Parents have their own stories


 

 

   Parents are just people with imperfect childhoods.

   I’ve seen parents being dissected in therapy so many times. We try to understand the roots of our own unhealthy behavior so we return to the environment that shaped us. We usually find there 2 people who did a lot of mistakes through their behavior or their absence. While this is an important step in the healing journey, I think there are many benefits in seeing parents as they truly are: imperfect people.

   While looking at trauma is natural to explore the nature and source of that said trauma. Often, it’s the parents. Their lack of love, nurture, care and even abuse. Yet this goes further back, it stems from their own history.  Not being able to see this brings us a lot of suffering, anger, guilt.

   It’s such a huge relief to understand that they do have a history that shaped them. It’s that understanding that releases a lot of guilt that any child carries of being unworthy of the love of their parents. Try to see them as the result of their history and environment, with compassion and empathy or at least a bit of curiosity if this feels right to you.
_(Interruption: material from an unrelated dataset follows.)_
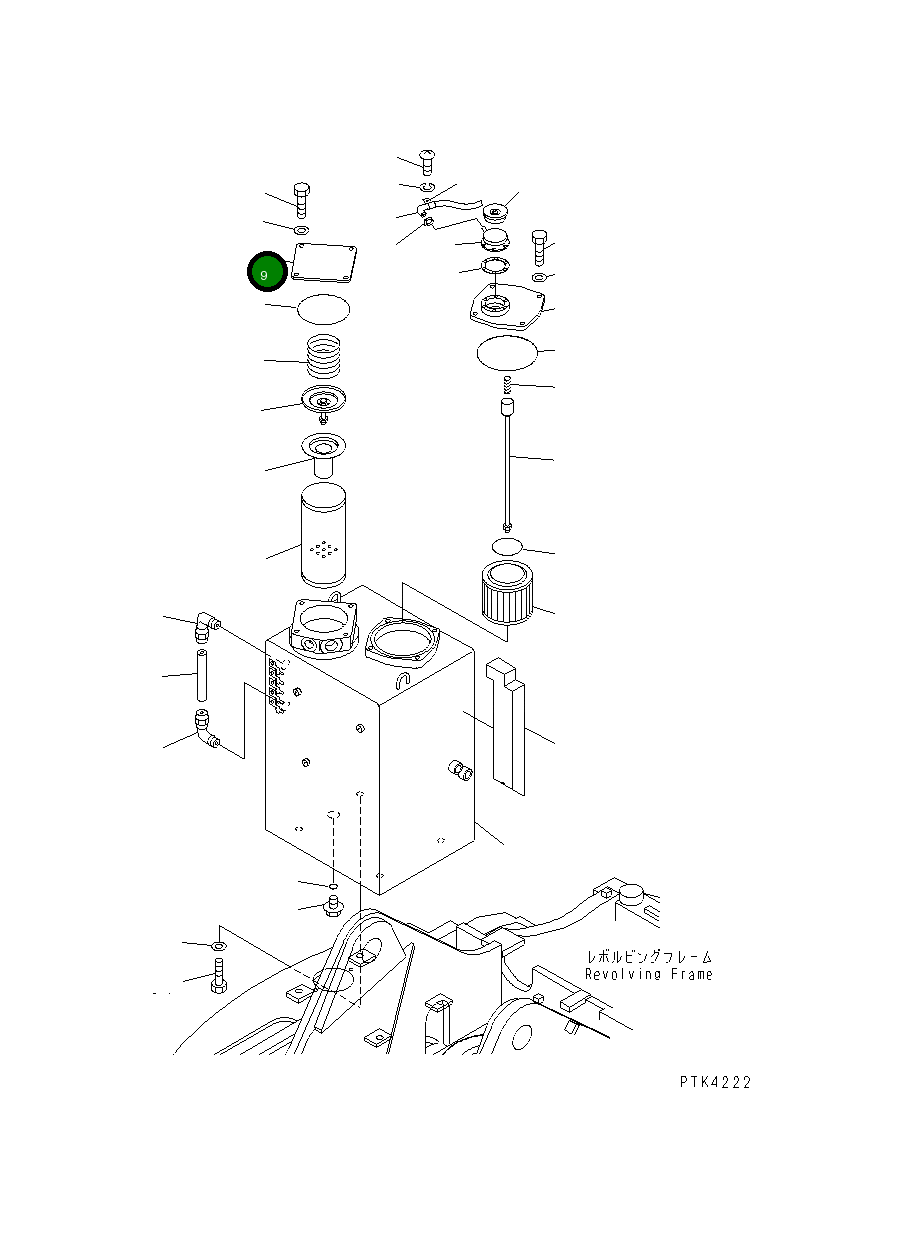 9

レボルビングフレーム
Revolving Frame

PTK4222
   Take a few moments to look at each one of your parents from the perspective of a person that is not related to them. See them with their story, the events that you are familiar with and the ones that you can imagine that they experienced.  Imagine your parents as little children. Is there any way that they could have had a blissful, carefree life? Imagine their environment, their own parents, the struggles they had to face, the trauma that you know or imagine that they could have endured. Isn’t it a lot?
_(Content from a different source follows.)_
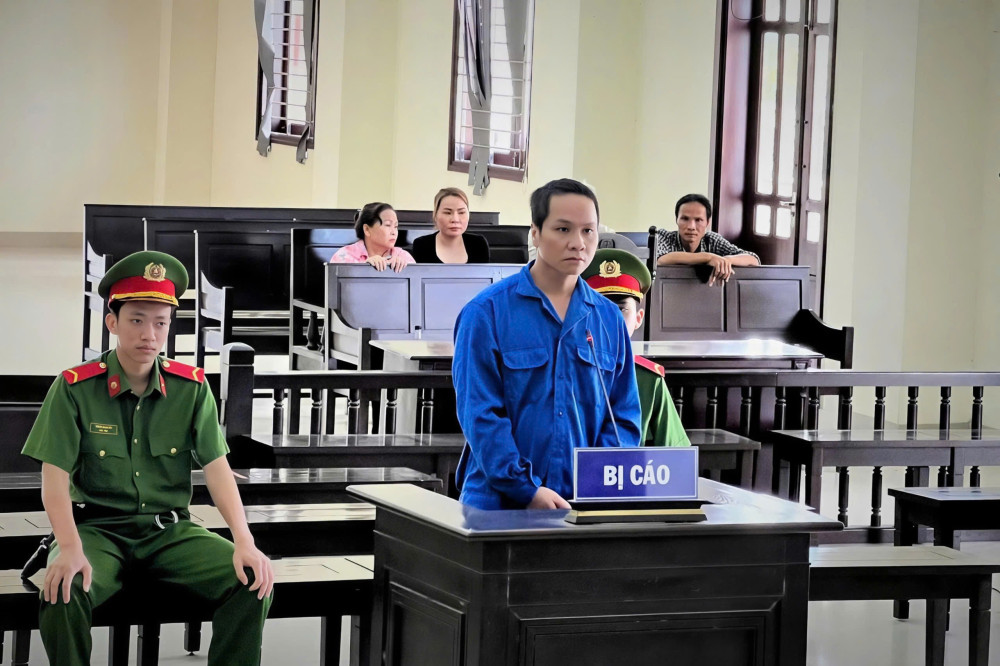 BỊ CÁO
   The Dalai Lama said that love is the absence of judgement. I saw in my sessions love and judgement coexist so many times. It was obviously such a tormenting polarity. Anger and judgement close our heart. These inner children that are so deeply hurt by their parents also long for their love. Anger and longing coexist inside of us in the most endearing and often dramatic way. Yet healing comes only from integrating all of it and seeing that it was love all along.